==== MATERIAL SUPPLIED

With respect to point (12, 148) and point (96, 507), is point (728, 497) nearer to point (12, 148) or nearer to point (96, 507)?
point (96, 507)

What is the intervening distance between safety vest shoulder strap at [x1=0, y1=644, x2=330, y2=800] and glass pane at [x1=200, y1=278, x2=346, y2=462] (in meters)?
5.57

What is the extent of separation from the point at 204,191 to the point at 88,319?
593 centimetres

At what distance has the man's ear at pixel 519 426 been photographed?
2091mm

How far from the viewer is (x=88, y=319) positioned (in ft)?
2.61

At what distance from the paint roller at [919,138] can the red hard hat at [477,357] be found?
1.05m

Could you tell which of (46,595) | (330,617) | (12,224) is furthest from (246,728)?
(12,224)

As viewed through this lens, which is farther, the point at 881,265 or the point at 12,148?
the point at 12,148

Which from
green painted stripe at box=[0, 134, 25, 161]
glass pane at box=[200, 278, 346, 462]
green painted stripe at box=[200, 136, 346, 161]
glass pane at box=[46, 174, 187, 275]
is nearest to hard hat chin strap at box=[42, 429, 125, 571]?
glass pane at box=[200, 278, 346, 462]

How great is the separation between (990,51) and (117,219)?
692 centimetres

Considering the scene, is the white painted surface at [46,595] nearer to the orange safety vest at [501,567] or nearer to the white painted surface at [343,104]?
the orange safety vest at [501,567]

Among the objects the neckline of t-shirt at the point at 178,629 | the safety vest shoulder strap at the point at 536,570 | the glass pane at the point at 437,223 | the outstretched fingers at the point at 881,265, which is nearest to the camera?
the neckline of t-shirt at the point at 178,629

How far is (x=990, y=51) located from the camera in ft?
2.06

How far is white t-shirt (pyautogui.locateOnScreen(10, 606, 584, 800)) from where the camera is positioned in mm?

========

WHAT TO DO:
Rewrite all of the data above as a numbered list, leaving out the blank lines.

RESULT OF THE TASK:
1. With respect to point (12, 148) and point (96, 507), is point (728, 497) nearer to point (12, 148) or nearer to point (96, 507)?
2. point (96, 507)
3. What is the intervening distance between safety vest shoulder strap at [x1=0, y1=644, x2=330, y2=800] and glass pane at [x1=200, y1=278, x2=346, y2=462] (in meters)?
4. 5.57
5. What is the extent of separation from the point at 204,191 to the point at 88,319?
6. 593 centimetres
7. At what distance has the man's ear at pixel 519 426 been photographed?
8. 2091mm
9. How far from the viewer is (x=88, y=319) positioned (in ft)?
10. 2.61
11. At what distance from the paint roller at [919,138] can the red hard hat at [477,357] be found?
12. 1.05m
13. Could you tell which of (46,595) | (330,617) | (12,224) is furthest from (246,728)?
14. (12,224)
15. As viewed through this lens, which is farther, the point at 881,265 or the point at 12,148?
16. the point at 12,148
17. Which from
18. green painted stripe at box=[0, 134, 25, 161]
19. glass pane at box=[200, 278, 346, 462]
20. green painted stripe at box=[200, 136, 346, 161]
21. glass pane at box=[46, 174, 187, 275]
22. is nearest to hard hat chin strap at box=[42, 429, 125, 571]?
23. glass pane at box=[200, 278, 346, 462]
24. How great is the separation between (990,51) and (117,219)?
25. 692 centimetres
26. Considering the scene, is the white painted surface at [46,595] nearer to the orange safety vest at [501,567] or nearer to the white painted surface at [343,104]?
27. the orange safety vest at [501,567]
28. Among the objects the neckline of t-shirt at the point at 178,629 | the safety vest shoulder strap at the point at 536,570 | the glass pane at the point at 437,223 | the outstretched fingers at the point at 881,265, which is nearest to the camera?
29. the neckline of t-shirt at the point at 178,629
30. How far is (x=990, y=51) located from the camera in ft?
31. 2.06
32. How far is white t-shirt (pyautogui.locateOnScreen(10, 606, 584, 800)) from where the camera is positioned in mm?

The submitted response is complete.